La questione non è di poco momento visto che le conseguenze di una scelta "erronea" sulla forma della procura sostanziale possono essere molto rilevanti (quando la mediazione è condizione di procedibilità). Basti pensare che ad una procura sostanziale ritenuta non valida corrisponde la mancata presenza della parte in mediazione, con tutto quello che ne può conseguire nel processo. Ad esempio, il mancato assolvimento della condizione di procedibilità.
Ne parlavo ultimamente anche in questo articolo
In sintesi:
1) da un lato vi è chi ritiene (commentatori e giudici) che la procura sostanziale in mediazione debba sempre essere "notarile", o meglio autenticata da pubblico ufficiale;
2) dall'altro, invece, vi è chi ritiene (commentatori e giudici) che ai sensi dell'art. 1392 c.c. debba "solo" avere la stessa forma prescritta per il contratto che il rappresentante deve concludere. Quindi non necessariamente "notarile"

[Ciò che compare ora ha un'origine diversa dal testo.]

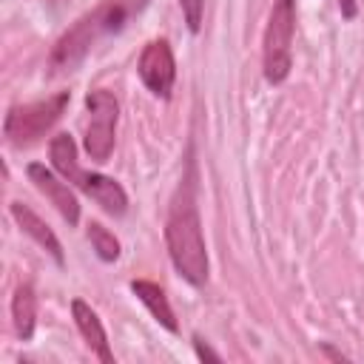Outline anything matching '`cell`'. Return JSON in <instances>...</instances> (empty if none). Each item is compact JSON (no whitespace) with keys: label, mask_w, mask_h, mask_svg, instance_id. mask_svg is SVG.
<instances>
[{"label":"cell","mask_w":364,"mask_h":364,"mask_svg":"<svg viewBox=\"0 0 364 364\" xmlns=\"http://www.w3.org/2000/svg\"><path fill=\"white\" fill-rule=\"evenodd\" d=\"M136 71H139L142 85L154 97L168 100L173 91V80H176V60H173L168 40H151L139 54Z\"/></svg>","instance_id":"cell-6"},{"label":"cell","mask_w":364,"mask_h":364,"mask_svg":"<svg viewBox=\"0 0 364 364\" xmlns=\"http://www.w3.org/2000/svg\"><path fill=\"white\" fill-rule=\"evenodd\" d=\"M48 156H51L54 171H57L65 182L77 185L85 196H91L105 213L122 216V213L128 210V193L122 191V185H119L117 179L102 176V173H88V171L80 168V162H77V145H74V139H71L68 134H57V136L51 139Z\"/></svg>","instance_id":"cell-2"},{"label":"cell","mask_w":364,"mask_h":364,"mask_svg":"<svg viewBox=\"0 0 364 364\" xmlns=\"http://www.w3.org/2000/svg\"><path fill=\"white\" fill-rule=\"evenodd\" d=\"M179 3V9H182V14H185V23H188V28L196 34L199 31V26H202V11H205V0H176Z\"/></svg>","instance_id":"cell-14"},{"label":"cell","mask_w":364,"mask_h":364,"mask_svg":"<svg viewBox=\"0 0 364 364\" xmlns=\"http://www.w3.org/2000/svg\"><path fill=\"white\" fill-rule=\"evenodd\" d=\"M71 102L68 91H57L46 100L37 102H26V105H11L6 119H3V134L11 145H28L37 142L65 111V105Z\"/></svg>","instance_id":"cell-4"},{"label":"cell","mask_w":364,"mask_h":364,"mask_svg":"<svg viewBox=\"0 0 364 364\" xmlns=\"http://www.w3.org/2000/svg\"><path fill=\"white\" fill-rule=\"evenodd\" d=\"M151 0H105L102 6H97L94 11L82 14V23L88 26L91 37H108V34H119L136 14L145 11Z\"/></svg>","instance_id":"cell-8"},{"label":"cell","mask_w":364,"mask_h":364,"mask_svg":"<svg viewBox=\"0 0 364 364\" xmlns=\"http://www.w3.org/2000/svg\"><path fill=\"white\" fill-rule=\"evenodd\" d=\"M71 316H74V324H77L80 336L85 338L88 350H91L102 364H114V353H111V347H108L105 327H102L100 316L91 310V304H85L82 299H74V301H71Z\"/></svg>","instance_id":"cell-9"},{"label":"cell","mask_w":364,"mask_h":364,"mask_svg":"<svg viewBox=\"0 0 364 364\" xmlns=\"http://www.w3.org/2000/svg\"><path fill=\"white\" fill-rule=\"evenodd\" d=\"M88 242L94 247V253L102 262H117L119 259V239L100 222H88Z\"/></svg>","instance_id":"cell-13"},{"label":"cell","mask_w":364,"mask_h":364,"mask_svg":"<svg viewBox=\"0 0 364 364\" xmlns=\"http://www.w3.org/2000/svg\"><path fill=\"white\" fill-rule=\"evenodd\" d=\"M321 353H324L327 358H333V361H347V355H344V353H338V350H333L330 344H321Z\"/></svg>","instance_id":"cell-17"},{"label":"cell","mask_w":364,"mask_h":364,"mask_svg":"<svg viewBox=\"0 0 364 364\" xmlns=\"http://www.w3.org/2000/svg\"><path fill=\"white\" fill-rule=\"evenodd\" d=\"M131 293L148 307V313L168 330V333H176L179 324H176V316H173V307L165 296V290L156 284V282H148V279H134L131 282Z\"/></svg>","instance_id":"cell-11"},{"label":"cell","mask_w":364,"mask_h":364,"mask_svg":"<svg viewBox=\"0 0 364 364\" xmlns=\"http://www.w3.org/2000/svg\"><path fill=\"white\" fill-rule=\"evenodd\" d=\"M26 173H28V179L34 182V188H37V191L60 210V216L74 228V225L80 222V202H77V196L71 193L68 182L60 179V176H54V171L46 168L43 162H28V165H26Z\"/></svg>","instance_id":"cell-7"},{"label":"cell","mask_w":364,"mask_h":364,"mask_svg":"<svg viewBox=\"0 0 364 364\" xmlns=\"http://www.w3.org/2000/svg\"><path fill=\"white\" fill-rule=\"evenodd\" d=\"M11 321H14V333L20 336V341H28L34 336V324H37V296L34 287L28 282H23L14 290L11 299Z\"/></svg>","instance_id":"cell-12"},{"label":"cell","mask_w":364,"mask_h":364,"mask_svg":"<svg viewBox=\"0 0 364 364\" xmlns=\"http://www.w3.org/2000/svg\"><path fill=\"white\" fill-rule=\"evenodd\" d=\"M193 350H196V355H199L202 361H222V355H219L216 350H210V347L202 341V336H193Z\"/></svg>","instance_id":"cell-15"},{"label":"cell","mask_w":364,"mask_h":364,"mask_svg":"<svg viewBox=\"0 0 364 364\" xmlns=\"http://www.w3.org/2000/svg\"><path fill=\"white\" fill-rule=\"evenodd\" d=\"M165 245H168V256L176 273L188 284L202 287L208 282V250H205L202 222H199V208H196L193 162H188V171L182 173L171 196L168 219H165Z\"/></svg>","instance_id":"cell-1"},{"label":"cell","mask_w":364,"mask_h":364,"mask_svg":"<svg viewBox=\"0 0 364 364\" xmlns=\"http://www.w3.org/2000/svg\"><path fill=\"white\" fill-rule=\"evenodd\" d=\"M338 9H341V17H344V20H355V14H358V0H338Z\"/></svg>","instance_id":"cell-16"},{"label":"cell","mask_w":364,"mask_h":364,"mask_svg":"<svg viewBox=\"0 0 364 364\" xmlns=\"http://www.w3.org/2000/svg\"><path fill=\"white\" fill-rule=\"evenodd\" d=\"M11 216H14V222L20 225V230L26 233V236H31L60 267L65 264V256H63V245H60V239L54 236V230L28 208V205H23V202H11Z\"/></svg>","instance_id":"cell-10"},{"label":"cell","mask_w":364,"mask_h":364,"mask_svg":"<svg viewBox=\"0 0 364 364\" xmlns=\"http://www.w3.org/2000/svg\"><path fill=\"white\" fill-rule=\"evenodd\" d=\"M119 119V102L111 91L94 88L85 94V122H82V148L94 162H108L114 151V134Z\"/></svg>","instance_id":"cell-5"},{"label":"cell","mask_w":364,"mask_h":364,"mask_svg":"<svg viewBox=\"0 0 364 364\" xmlns=\"http://www.w3.org/2000/svg\"><path fill=\"white\" fill-rule=\"evenodd\" d=\"M293 34H296V0H273L267 28L262 37V68L270 85L284 82L293 68Z\"/></svg>","instance_id":"cell-3"}]
</instances>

Va detto che ad oggi la tesi prevalentemente accolta è la seconda
E' evidente che questa ondivaga situazione, tot capita to sententiae dicevano i latini, è idonea a creare evidenti problemi e difficoltà.

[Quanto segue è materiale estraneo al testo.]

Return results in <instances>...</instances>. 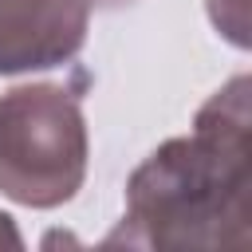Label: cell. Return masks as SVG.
I'll list each match as a JSON object with an SVG mask.
<instances>
[{
	"instance_id": "obj_1",
	"label": "cell",
	"mask_w": 252,
	"mask_h": 252,
	"mask_svg": "<svg viewBox=\"0 0 252 252\" xmlns=\"http://www.w3.org/2000/svg\"><path fill=\"white\" fill-rule=\"evenodd\" d=\"M248 75L220 87L193 134L158 146L126 181V217L106 244L130 248H248Z\"/></svg>"
},
{
	"instance_id": "obj_5",
	"label": "cell",
	"mask_w": 252,
	"mask_h": 252,
	"mask_svg": "<svg viewBox=\"0 0 252 252\" xmlns=\"http://www.w3.org/2000/svg\"><path fill=\"white\" fill-rule=\"evenodd\" d=\"M0 248H24V236L16 232L12 217H4V213H0Z\"/></svg>"
},
{
	"instance_id": "obj_6",
	"label": "cell",
	"mask_w": 252,
	"mask_h": 252,
	"mask_svg": "<svg viewBox=\"0 0 252 252\" xmlns=\"http://www.w3.org/2000/svg\"><path fill=\"white\" fill-rule=\"evenodd\" d=\"M122 4H134V0H87V8H122Z\"/></svg>"
},
{
	"instance_id": "obj_2",
	"label": "cell",
	"mask_w": 252,
	"mask_h": 252,
	"mask_svg": "<svg viewBox=\"0 0 252 252\" xmlns=\"http://www.w3.org/2000/svg\"><path fill=\"white\" fill-rule=\"evenodd\" d=\"M87 122L79 98L55 83L0 94V193L28 209L71 201L87 177Z\"/></svg>"
},
{
	"instance_id": "obj_3",
	"label": "cell",
	"mask_w": 252,
	"mask_h": 252,
	"mask_svg": "<svg viewBox=\"0 0 252 252\" xmlns=\"http://www.w3.org/2000/svg\"><path fill=\"white\" fill-rule=\"evenodd\" d=\"M87 0H0V75L71 63L87 43Z\"/></svg>"
},
{
	"instance_id": "obj_4",
	"label": "cell",
	"mask_w": 252,
	"mask_h": 252,
	"mask_svg": "<svg viewBox=\"0 0 252 252\" xmlns=\"http://www.w3.org/2000/svg\"><path fill=\"white\" fill-rule=\"evenodd\" d=\"M209 16L236 47H248V0H209Z\"/></svg>"
}]
</instances>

Finalmente pare vedersi luce.
Il consiglio dei ministri il 17/9/2024 ha approvato lo schema di modifica del decreto legislativo 10 ottobre 2022, n. 149 che incide sul d.lgs.. 28/2010. Vedi qui
All'art. 8 del d.lgs. 28/2010 verrebbe inserito il comma 4 bis che andrebbe a risolvere il dilemma.
In sostanza:
la delega per partecipare all'incontro sarà conferita con atto sottoscritto con firma NON autenticata e dovrà contenere gli estremi del documento d'identità del delegante.

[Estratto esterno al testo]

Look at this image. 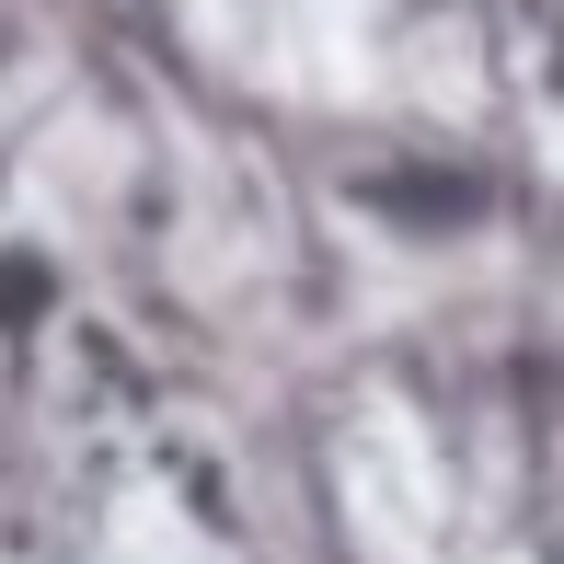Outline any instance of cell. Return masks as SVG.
I'll use <instances>...</instances> for the list:
<instances>
[]
</instances>
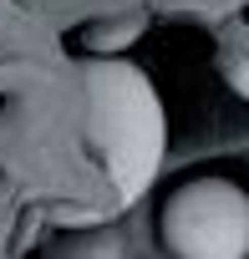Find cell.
Listing matches in <instances>:
<instances>
[{
    "mask_svg": "<svg viewBox=\"0 0 249 259\" xmlns=\"http://www.w3.org/2000/svg\"><path fill=\"white\" fill-rule=\"evenodd\" d=\"M81 102H87V148L97 153L102 178L112 188V213H122L158 178L168 148L163 97L138 61L92 56L81 71Z\"/></svg>",
    "mask_w": 249,
    "mask_h": 259,
    "instance_id": "1",
    "label": "cell"
},
{
    "mask_svg": "<svg viewBox=\"0 0 249 259\" xmlns=\"http://www.w3.org/2000/svg\"><path fill=\"white\" fill-rule=\"evenodd\" d=\"M224 81L234 87V97L249 102V46H229L224 51Z\"/></svg>",
    "mask_w": 249,
    "mask_h": 259,
    "instance_id": "4",
    "label": "cell"
},
{
    "mask_svg": "<svg viewBox=\"0 0 249 259\" xmlns=\"http://www.w3.org/2000/svg\"><path fill=\"white\" fill-rule=\"evenodd\" d=\"M51 259H122V239L117 234H76V239H66Z\"/></svg>",
    "mask_w": 249,
    "mask_h": 259,
    "instance_id": "3",
    "label": "cell"
},
{
    "mask_svg": "<svg viewBox=\"0 0 249 259\" xmlns=\"http://www.w3.org/2000/svg\"><path fill=\"white\" fill-rule=\"evenodd\" d=\"M158 239L173 259H249V188L224 173L183 178L158 208Z\"/></svg>",
    "mask_w": 249,
    "mask_h": 259,
    "instance_id": "2",
    "label": "cell"
}]
</instances>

Solo se, invece, con l’accordo le parti concludono uno dei contratti o compiono uno degli atti previsti dall’articolo 2643 del codice civile, allora la delega andrà conferita con firma autenticata da un pubblico ufficiale a ciò autorizzato.
Di fatto è stato recepito l'indirizzo ad oggi prevalente come sopra indicato (n. 2)
«comma 4-bis. La delega per la partecipazione all’incontro ai sensi del comma 4 è conferita con atto sottoscritto con firma non autenticata e contiene gli estremi del documento di identità del delegante. Nei casi di cui all’articolo 11, comma 7, il delegante può conferire la delega con firma autenticata da un pubblico ufficiale a ciò autorizzato. Il delegato a partecipare all’incontro di mediazione cura la presentazione e la consegna della delega conferita in conformità al presente comma, unitamente a copia non autenticata del proprio documento di identità, per la loro acquisizione agli atti della procedura.»
Non resta che attendere l'iter normativo del decreto, nella speranza che anche all'esito della disamina delle commissioni il testo o comunque la direzione tracciata rimangano invariati.